The continuance rule has been under consideration in some form for around three years. It originally surfaced in the RJAC when a subcommittee, chaired by Leen, proposed a mandatory continuance rule. The committee rejected that, saying it supported the policy of allowing parental continuances but didn’t believe it should be in a rule.
Leen’s subcommittee brought it back redrafted so judges would retain some discretion, but the full committee rejected it again.
In the meantime, the Bar’s Diversity and Inclusion Committee took up the issue and voted to support a mandatory rule.

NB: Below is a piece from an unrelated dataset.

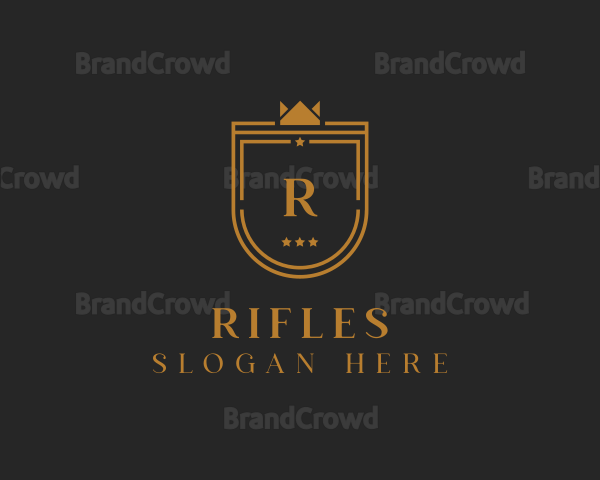 Shield Crown Royal Logo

Then-President Bill Schifino appointed a special committee, with members from both committees. That panel, by a 6-4 vote, proposed a rule allowing lawyers to seek parental continuances and requiring judges who reject the request to state the reasons in writing. The opposing party could object that the continuance would prejudice its case and the petitioning attorney would have the burden of showing there was no harm. The rule would apply only to the lead attorneys in cases.
The board approved that recommendation and submitted it to the Supreme Court. The court, however, last year rejected the submission, noting that only procedural rule committees and the court itself can propose rule amendments.
In January, the court sent a letter to the RJAC directing it to file a report on parental leave, with majority and minority positons. It was also directed to get input from the Board of Governors and Bar members.
That led to the RJAC’s action at the Bar’s June Annual Convention.
Bar members have until August 15 to submit comments, which can be sent to Krys Godwin at [email protected].
The minority report would create new Rule of Judicial Administration 2.570 and provide that unless another party demonstrates “substantial prejudice,” a parental leave continuance must be granted if it is made within reasonable time of learning the need for the leave or the setting a date for the proceeding for which the continuance is sought.
The draft rule included in the minority report says, “Three months is the presumptive maximum length of a parental leave continuance absent a showing of good cause that a longer time is appropriate. If the motion for continuance is challenged by another party that makes a prima facie demonstration of substantial prejudice, the burden shifts to the movant to demonstrate that the prejudice caused by denying the continuance exceeds the burden that would be caused to the objecting party if the continuance were to be granted. The court shall enter a written order setting forth its ruling on the motion and, if the court denies the requested continuance, the specific grounds for denial shall be set forth in the order.”
The proposed rule comment notes it would apply to both the birth and adoption of a child and that the rule creates a presumption in favor of granting the continuances. It also says the court has discretion to deny continuances “where there would be substantial prejudice to another party, where an emergency or time-sensitive matter would be unreasonably delayed, where a significant number of continuances have already been granted, or where the substantial rights of the parties may otherwise be adversely affected.”